In the early 17th century, Shah Abbas I of Safavid of Persia took these lands from the king of Kakheti and granted them to the Dagestani feudal clans who enjoyed a degree of autonomy ( society Djar-Belakan, the sultanate of Elisu). Northern Caucasian mountaineeres established there Avarian (in the Ch'ar-Belakan District) and Tsakhurian "free communes." As a result of raids (Lekianoba) conducted by bands of Avar and Tsakhur warriors in Saingilo, the Ingilos became serfs of the Dagestanian rulers, who forced them to make pay tribute. Some Dagestanian families hired themselves out as temporary workers on Ingilo farms.

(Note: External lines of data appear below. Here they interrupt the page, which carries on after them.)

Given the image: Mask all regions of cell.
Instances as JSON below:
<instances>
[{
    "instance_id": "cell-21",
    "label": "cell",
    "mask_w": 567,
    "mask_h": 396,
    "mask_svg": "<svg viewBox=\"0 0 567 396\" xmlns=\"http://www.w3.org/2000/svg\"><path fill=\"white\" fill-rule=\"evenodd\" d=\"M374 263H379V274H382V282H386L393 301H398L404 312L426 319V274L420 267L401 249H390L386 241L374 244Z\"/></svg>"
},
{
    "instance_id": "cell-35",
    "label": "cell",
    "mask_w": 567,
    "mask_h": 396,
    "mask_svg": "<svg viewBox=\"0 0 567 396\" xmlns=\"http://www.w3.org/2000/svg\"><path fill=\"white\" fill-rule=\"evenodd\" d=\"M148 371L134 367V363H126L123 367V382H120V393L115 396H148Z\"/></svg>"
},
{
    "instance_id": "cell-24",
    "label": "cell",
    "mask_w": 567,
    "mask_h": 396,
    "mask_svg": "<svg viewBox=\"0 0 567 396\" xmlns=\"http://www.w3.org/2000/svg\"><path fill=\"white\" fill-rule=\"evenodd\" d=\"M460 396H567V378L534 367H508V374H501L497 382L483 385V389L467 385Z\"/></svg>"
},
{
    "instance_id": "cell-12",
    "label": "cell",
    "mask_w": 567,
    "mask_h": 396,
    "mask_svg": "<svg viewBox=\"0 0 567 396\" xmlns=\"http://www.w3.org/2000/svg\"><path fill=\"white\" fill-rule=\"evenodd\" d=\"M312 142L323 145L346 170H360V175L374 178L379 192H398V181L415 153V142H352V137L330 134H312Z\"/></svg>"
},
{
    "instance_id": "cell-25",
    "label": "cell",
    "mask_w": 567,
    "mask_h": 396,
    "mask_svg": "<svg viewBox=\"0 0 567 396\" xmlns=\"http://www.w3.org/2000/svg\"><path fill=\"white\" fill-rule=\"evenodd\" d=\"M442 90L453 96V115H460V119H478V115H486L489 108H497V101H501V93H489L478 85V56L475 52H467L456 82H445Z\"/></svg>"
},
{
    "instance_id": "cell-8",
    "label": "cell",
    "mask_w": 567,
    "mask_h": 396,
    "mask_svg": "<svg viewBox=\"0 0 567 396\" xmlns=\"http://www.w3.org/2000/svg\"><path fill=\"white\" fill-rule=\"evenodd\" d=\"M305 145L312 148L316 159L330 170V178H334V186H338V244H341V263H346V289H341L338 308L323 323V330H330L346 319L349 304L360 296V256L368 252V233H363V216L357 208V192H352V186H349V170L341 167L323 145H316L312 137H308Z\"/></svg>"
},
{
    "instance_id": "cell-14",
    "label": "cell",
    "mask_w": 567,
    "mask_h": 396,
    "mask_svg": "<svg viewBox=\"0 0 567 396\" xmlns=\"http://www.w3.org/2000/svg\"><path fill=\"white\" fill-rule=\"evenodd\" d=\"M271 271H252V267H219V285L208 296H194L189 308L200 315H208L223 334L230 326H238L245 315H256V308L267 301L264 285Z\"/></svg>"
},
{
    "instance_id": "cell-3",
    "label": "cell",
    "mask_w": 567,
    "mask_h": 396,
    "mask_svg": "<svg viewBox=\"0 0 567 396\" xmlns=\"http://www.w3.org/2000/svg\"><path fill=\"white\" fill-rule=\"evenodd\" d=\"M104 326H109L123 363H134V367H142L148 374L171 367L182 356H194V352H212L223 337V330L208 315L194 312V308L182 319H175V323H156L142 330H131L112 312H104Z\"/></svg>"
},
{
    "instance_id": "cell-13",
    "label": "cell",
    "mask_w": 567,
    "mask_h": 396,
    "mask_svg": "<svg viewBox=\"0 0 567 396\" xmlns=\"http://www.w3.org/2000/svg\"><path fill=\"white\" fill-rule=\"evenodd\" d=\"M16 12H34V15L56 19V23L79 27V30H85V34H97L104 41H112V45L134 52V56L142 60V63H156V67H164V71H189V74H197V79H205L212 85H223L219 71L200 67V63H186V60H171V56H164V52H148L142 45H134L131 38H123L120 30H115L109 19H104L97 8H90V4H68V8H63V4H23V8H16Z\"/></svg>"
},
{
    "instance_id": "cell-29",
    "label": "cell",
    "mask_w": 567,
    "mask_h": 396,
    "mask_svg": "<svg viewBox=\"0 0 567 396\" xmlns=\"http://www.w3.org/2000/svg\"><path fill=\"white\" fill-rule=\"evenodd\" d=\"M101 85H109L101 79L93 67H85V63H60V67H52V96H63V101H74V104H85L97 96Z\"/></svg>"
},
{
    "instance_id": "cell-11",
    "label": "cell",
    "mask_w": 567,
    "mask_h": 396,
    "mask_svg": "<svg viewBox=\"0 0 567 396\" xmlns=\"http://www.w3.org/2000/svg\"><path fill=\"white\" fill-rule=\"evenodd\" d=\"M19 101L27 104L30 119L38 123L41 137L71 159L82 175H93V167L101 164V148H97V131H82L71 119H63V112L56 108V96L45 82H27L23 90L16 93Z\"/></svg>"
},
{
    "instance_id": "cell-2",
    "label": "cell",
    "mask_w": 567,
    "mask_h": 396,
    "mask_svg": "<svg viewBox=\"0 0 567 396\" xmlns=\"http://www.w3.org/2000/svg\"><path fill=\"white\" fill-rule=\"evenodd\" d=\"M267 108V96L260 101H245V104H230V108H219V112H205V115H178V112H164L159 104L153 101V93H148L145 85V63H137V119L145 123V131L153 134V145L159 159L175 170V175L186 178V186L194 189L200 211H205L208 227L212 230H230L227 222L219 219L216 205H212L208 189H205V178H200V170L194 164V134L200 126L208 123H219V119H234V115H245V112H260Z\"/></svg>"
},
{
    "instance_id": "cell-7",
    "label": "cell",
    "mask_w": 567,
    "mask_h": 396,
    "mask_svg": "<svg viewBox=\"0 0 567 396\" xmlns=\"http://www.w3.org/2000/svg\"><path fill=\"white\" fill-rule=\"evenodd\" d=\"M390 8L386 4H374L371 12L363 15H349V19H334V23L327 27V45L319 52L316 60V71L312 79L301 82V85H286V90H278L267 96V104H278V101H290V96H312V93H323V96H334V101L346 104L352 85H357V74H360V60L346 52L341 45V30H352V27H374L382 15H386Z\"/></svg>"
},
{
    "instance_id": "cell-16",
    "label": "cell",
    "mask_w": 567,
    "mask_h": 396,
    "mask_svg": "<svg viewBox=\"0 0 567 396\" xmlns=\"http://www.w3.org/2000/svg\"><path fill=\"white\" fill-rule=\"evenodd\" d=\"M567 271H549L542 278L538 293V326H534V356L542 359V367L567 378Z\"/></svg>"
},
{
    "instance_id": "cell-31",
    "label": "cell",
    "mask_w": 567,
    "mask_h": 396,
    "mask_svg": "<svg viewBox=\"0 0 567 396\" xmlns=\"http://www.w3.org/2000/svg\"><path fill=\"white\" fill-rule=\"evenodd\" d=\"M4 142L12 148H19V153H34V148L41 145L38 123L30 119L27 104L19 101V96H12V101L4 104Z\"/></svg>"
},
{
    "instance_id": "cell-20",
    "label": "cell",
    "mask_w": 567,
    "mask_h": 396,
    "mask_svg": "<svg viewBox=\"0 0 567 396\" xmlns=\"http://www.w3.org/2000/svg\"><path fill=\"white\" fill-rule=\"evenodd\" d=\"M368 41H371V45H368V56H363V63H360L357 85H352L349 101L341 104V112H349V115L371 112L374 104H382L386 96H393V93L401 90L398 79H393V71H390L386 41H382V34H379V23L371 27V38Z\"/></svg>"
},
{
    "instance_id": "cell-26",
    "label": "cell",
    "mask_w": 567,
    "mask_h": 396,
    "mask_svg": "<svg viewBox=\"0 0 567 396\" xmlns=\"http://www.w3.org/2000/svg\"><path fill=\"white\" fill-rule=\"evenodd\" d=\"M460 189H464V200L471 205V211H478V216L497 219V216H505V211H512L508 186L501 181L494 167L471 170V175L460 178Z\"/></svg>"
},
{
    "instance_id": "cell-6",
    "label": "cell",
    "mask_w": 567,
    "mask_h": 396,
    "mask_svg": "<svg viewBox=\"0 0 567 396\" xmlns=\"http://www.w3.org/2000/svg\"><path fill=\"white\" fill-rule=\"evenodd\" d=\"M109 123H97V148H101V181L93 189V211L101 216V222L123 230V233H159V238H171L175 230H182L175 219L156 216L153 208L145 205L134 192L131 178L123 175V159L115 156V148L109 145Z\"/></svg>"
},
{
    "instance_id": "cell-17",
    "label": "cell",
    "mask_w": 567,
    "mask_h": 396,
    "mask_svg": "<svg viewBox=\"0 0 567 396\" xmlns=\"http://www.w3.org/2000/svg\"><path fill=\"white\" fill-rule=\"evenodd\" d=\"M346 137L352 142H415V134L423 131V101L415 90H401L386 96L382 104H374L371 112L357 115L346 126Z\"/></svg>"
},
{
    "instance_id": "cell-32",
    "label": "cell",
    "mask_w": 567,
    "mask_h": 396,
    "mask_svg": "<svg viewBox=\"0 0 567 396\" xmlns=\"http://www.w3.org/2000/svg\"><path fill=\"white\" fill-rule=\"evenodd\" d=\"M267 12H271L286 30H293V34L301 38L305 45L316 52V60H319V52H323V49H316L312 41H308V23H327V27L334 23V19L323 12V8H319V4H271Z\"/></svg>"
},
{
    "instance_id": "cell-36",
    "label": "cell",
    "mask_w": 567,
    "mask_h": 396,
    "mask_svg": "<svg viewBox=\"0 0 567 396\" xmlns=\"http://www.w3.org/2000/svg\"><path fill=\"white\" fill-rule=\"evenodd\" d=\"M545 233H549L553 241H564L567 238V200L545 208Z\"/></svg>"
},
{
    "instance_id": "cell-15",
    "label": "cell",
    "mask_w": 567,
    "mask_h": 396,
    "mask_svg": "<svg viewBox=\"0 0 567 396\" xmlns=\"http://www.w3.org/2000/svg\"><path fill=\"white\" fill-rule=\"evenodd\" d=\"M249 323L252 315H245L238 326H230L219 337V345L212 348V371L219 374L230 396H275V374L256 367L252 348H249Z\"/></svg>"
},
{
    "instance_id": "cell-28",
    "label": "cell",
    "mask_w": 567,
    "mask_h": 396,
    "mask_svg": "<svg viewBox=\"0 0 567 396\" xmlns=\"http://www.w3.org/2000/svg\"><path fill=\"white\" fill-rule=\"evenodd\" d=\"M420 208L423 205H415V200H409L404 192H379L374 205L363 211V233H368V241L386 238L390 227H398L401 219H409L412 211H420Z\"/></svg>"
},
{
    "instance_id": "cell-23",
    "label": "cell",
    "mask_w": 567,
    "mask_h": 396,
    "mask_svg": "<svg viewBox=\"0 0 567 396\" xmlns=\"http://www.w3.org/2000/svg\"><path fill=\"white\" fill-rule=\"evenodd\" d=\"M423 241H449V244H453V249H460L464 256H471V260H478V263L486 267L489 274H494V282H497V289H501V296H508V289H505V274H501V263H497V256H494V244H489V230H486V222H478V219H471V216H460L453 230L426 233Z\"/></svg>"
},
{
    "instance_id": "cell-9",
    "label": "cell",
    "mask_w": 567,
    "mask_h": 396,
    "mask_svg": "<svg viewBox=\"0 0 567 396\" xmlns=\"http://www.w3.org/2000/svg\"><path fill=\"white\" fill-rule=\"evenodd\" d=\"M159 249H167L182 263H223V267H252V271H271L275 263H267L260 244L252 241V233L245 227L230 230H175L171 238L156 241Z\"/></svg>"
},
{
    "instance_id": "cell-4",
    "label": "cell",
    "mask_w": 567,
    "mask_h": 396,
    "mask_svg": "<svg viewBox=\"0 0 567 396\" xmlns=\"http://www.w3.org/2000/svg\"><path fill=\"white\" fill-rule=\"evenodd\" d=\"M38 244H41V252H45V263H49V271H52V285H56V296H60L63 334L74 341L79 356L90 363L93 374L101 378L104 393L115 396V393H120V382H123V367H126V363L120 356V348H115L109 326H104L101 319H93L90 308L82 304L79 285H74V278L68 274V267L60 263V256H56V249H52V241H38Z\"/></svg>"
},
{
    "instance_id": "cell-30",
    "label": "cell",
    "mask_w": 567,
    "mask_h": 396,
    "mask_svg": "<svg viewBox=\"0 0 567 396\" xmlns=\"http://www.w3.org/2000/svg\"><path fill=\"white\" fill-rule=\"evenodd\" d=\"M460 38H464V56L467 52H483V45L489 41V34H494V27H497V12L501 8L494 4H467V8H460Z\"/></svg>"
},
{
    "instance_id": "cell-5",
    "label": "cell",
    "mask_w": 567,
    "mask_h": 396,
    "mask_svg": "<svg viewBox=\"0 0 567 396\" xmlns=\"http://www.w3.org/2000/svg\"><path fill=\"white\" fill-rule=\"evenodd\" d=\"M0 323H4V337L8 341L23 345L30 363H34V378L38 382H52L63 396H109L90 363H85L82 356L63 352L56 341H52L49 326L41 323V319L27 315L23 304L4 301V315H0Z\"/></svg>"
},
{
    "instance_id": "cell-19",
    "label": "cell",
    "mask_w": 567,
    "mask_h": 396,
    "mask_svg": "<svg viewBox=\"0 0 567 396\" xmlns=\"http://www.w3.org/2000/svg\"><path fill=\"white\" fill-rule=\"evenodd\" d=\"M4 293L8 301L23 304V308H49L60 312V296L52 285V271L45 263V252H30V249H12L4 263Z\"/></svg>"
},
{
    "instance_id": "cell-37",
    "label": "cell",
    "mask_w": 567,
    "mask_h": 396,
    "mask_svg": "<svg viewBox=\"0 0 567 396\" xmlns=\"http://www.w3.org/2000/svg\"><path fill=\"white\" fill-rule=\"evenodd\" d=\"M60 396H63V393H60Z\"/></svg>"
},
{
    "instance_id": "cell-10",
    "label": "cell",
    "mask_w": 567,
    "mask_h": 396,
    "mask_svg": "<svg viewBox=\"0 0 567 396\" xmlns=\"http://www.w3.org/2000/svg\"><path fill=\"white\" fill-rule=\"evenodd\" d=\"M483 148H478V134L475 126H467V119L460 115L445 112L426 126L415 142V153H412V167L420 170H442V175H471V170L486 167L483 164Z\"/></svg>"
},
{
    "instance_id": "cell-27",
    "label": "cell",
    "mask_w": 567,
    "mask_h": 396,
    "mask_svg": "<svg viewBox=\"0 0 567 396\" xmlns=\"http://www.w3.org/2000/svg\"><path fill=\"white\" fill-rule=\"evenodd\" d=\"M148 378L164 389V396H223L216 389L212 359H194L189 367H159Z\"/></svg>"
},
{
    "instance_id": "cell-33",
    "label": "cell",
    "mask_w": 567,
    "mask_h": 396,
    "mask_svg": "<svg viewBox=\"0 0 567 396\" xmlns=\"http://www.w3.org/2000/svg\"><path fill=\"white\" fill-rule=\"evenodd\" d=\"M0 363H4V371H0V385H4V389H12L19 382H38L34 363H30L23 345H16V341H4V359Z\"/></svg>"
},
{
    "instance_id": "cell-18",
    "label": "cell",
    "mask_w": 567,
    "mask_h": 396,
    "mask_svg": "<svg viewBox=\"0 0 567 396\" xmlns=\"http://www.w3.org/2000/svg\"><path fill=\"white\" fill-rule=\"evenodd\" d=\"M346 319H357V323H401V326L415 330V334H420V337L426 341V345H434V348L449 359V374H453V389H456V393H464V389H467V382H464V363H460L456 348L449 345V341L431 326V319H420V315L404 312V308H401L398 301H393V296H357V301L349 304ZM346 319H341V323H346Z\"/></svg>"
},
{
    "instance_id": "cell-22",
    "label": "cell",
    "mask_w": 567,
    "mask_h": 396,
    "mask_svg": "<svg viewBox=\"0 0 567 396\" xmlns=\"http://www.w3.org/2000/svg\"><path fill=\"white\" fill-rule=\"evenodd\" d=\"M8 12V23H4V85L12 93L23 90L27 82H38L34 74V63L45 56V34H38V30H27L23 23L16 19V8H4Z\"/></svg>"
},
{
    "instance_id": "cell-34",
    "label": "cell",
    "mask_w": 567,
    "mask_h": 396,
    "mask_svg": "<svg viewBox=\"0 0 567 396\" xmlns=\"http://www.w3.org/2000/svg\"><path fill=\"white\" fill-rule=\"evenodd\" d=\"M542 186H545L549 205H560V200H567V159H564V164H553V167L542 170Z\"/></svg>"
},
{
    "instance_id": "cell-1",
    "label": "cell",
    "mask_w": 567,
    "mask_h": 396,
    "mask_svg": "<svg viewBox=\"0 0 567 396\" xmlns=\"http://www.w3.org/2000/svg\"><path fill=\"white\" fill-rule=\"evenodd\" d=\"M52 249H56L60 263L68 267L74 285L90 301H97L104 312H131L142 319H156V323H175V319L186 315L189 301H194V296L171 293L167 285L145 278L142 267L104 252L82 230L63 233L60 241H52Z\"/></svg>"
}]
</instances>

In this way, gradually, by peaceful or hostile means, these tribes settled in Saingilo and colonized it. Already after the foundation of the sultanate of Elisu the conquerors had, by a concerted effort, undertaken the Islamization of the region.

After 1801, when the Kingdom of Kartli-Kakheti (eastern Georgia) became part of the Russian Empire the region ended up in the Imperial Russian conquest in 1803. After dissolving Sultanate of İlisu, it was initially part of Jaro-Belokany region, laterly became Zakatal Okrug in Tiflis Governorate. From 1918 to 1920 both Democratic Republic of Georgia (DRG) and Azerbaijan Democratic Republic (ADR) claimed its territory as theirs, but the dispute never led to an armed confrontation. After the fall of the ADR in 1920, Soviet Russia and Azerbaijan SSR recognized it as part of Georgia whose government granted these lands a degree of internal autonomy. Following the Sovietization of Georgia in 1921, the area officially became part of Azerbaijan as it was put under Azerbaijan SSR by the central communist government in Moscow in 1922. Nowadays there are Georgians — Ingiloy people (Georgian: ინგილოები/ჰერები; Azerbaijani: Ingiloylar) — living in this region of Azerbaijan (districts of Qax, Balakan and Zaqatala). Ingiloys (more than 11,000 as of 1999) are an ethnographic group of Georgian people. Most of the Ingiloys residing in Qakh district remain Christians at present, those living in Balakan and Zaqatala are mostly Muslim.